The ‘Namesake’ fame, Indian origin American Writer, Jhumpa Lahiri is back again in the limelight with her newly released book ‘Unaccustomed Earth’ that is selling on the top in the US book market and getting outstanding reviews from some leading and renowned newspapers and magazines giants.
It has been ranked among the top in the selling book charts after arriving in the market on April 1, 2008. Media giants like Times, USA Today and Publishers Today have appreciated the book and cited very positive ‘remarks’ in their book review section.
Appreciating the book, USA Today has quoted, “In part, Lahiri's gift to the reader is gorgeous prose that bestows greatness on life's mundane events and activities. But it is her exploration of lost love and lost loved ones that gives her stories an emotional exactitude few writers could ever hope to match.”
Commenting over the story and the author, USA added, “Immigrants may be the stories' protagonists, but their doubts, insecurities, losses and heartbreaks belong to all of us. Never before has Lahiri mined so perfectly the secrets of the human heart.”
The Publishers Weekly, an esteemed international news website of book selling, publishing and reviewing has remarked, “Lahiri's stories of exile, identity, disappointment and maturation evince a spare and subtle mastery that has few contemporary equals.”
This time, those who were disrupted on awarding Lahiri the Pulitzer Prize for her debut book, “The Interpreter of Maladies”, a collection of short stories quoting that she was not a mature author and had not given ripened performance, have now pleased to see the so much progress in her creation.
‘This time Jhumpa has showed lots of experience and matured talent in her creation.’ cited a book critic on Jumpa’s second book of short stories’ collection.

Assigned task A: According to the article on Jhumpa Lahiri's Unaccustomed Earth, on what date did the book arrive in the market?
Assigned task B: For each statement, say yes or no according to the article on Jhumpa Lahiri's Unaccustomed Earth, and quote the words that decide it. (i) The Interpreter of Maladies was a novel. (ii) USA Today credited Lahiri's exploration of lost love and lost loved ones with giving her stories emotional exactitude. (iii) Lahiri's debut book won the Pulitzer Prize.
Assigned task C: Continue the article on Jhumpa Lahiri's Unaccustomed Earth, starting after its final sentence.

Records shown:
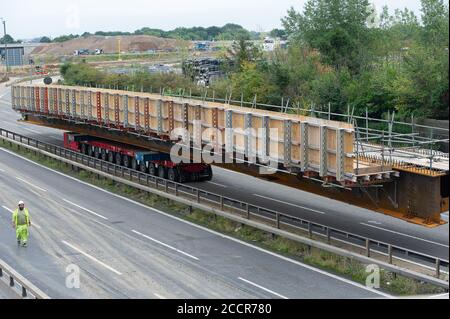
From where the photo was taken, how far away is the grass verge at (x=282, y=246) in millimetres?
17516

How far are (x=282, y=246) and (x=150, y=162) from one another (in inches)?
504

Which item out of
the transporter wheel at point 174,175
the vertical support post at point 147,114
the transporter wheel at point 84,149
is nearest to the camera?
the vertical support post at point 147,114

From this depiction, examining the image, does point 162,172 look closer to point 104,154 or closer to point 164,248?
point 104,154

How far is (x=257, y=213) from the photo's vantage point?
25203 mm

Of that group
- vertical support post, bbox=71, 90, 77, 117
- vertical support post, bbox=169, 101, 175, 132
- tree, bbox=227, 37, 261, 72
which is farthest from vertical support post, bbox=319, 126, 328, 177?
tree, bbox=227, 37, 261, 72

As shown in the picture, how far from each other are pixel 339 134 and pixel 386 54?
44.5m

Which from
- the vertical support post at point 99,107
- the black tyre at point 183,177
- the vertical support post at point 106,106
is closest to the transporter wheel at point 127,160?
the vertical support post at point 106,106

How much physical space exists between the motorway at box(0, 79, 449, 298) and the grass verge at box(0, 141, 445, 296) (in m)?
0.53

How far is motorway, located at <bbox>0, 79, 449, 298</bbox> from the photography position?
17688 mm

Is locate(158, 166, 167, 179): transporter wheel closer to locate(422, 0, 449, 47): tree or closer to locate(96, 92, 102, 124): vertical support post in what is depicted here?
locate(96, 92, 102, 124): vertical support post

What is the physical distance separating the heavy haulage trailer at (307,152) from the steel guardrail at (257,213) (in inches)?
42.6

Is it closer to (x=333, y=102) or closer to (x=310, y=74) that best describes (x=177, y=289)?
(x=333, y=102)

Expected answer A: April 1, 2008

Expected answer B:
(i) No: "a collection of short stories"
(ii) Yes: "it is her exploration of lost love and lost loved ones that gives her stories an emotional exactitude few writers could ever hope to match"
(iii) Yes: "awarding Lahiri the Pulitzer Prize for her debut book, “The Interpreter of Maladies”"

Expected answer C:
However, Jumpa is better known as a ‘novelist’ for her famous novel ‘Namesake’ that had gain huge name and fame but no awards. However, Hollywood Film Maker Mira Nair has made a movie last year with the same title starring Tabu and Irfan Khan.
The ‘Unaccustomed Earth’ is a collection of eight stories focused on the ‘life of immigrants’ who feel lots of pain, emotions, new worlds and the losing communication between the two-generation. Among the eight stories, the reviewers have praised ‘A Choice of Accommodations’, ‘Only Goodness’, ‘Once in a Lifetime’, ‘Year's End’, ‘Hell-Heaven’ and the concluding ‘Going Ashore’. ‘Only Goodness’ is chosen the saddest story of the book.
Jhumpa Lahiri, basically a ‘Bengali’ lady was born with her original name Nilanjana Sudeshna (Bengali term Jhumpa Lahiri) in London in July 1967 and raised in South Kingstown, Rhode Island. At present she is living in New York with her husband, Alberto Vourvoulias-Bush, a journalist and couple’s two children. She has been a Vice President of the PEN American Center since 2005.
She has written so far three books, including one novel ‘Namesake’ and had won Pulitzer Prize for her book, ‘Interpreter of Maladies’ including a story of ‘Interpreter of Maladies’, ‘A Temporary Matter’, was selected for the O. Henry Prize Stories and The Best American Short Stories in 1999.